> **PROBLEM DESCRIPTION**:
Please continue the article on New Jersey's ban on single-use plastic bags, picking up after its final sentence.

A month into New Jersey’s ban on single-use plastic bags, critics say the facts haven’t changed: It’s feel-good politics but lousy science.
Since May 4, the Garden State has banned retail stores, grocery stores, and foodservice businesses from providing single-use plastic bags. It also requires restaurants and food trucks to stop serving takeout food in Styrofoam-like products. Grocery stores and retailers must also stop selling polystyrene foam products like plates and cups.
In fact, New Jersey is the first state to take the extreme step of outlawing paper bags in stores larger than 2,500 square feet.
And if a local business refuses to comply, the state has set up what opponents call a “rat line” — a phone number and website where customers can report it to the Department of Environmental Protection for alleged violations.
Gov. Phil Murphy says it’s for New Jersey’s own good.

> **SUPPLIED MATERIAL**:
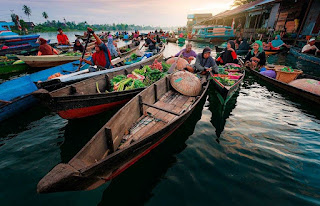 Pasar Terapung LokBaintan Menjadi Legenda Pasar Melintasi Sungai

> **WRITTEN ANSWER**:
“Plastic bags are one of the most problematic forms of garbage, leading to millions of discarded bags that stream annually into our landfills, rivers, and oceans,” the Democrat said when he signed the legislation. “With today’s historic bill signing, we are addressing the problem of plastic pollution head-on with solutions that will help mitigate climate change and strengthen our environment for future generations.”
New Jersey is not the only state to ban plastic bags. At least eight others have similar laws, along with some big cities like Boston and L.A. However, New Jersey’s ban is considered the strictest in the nation. Unlike other places where retailers charge a small fee for customers who request a plastic bag, patrons in New Jersey do not have that option.
“No single-use plastic bags can be used at store registers, free or paid,” Katie Kausch reports at NJ.com. And as for paper bags, she notes “the average grocery store is over 30,000 square feet, so the size restriction means even the smallest Trader Joe’s will be banned from doling out brown paper bags.”
While environmental organizations including Sierra Club applaud plastic bag bans, policy groups such as the Reason Foundation say they’re getting the science wrong.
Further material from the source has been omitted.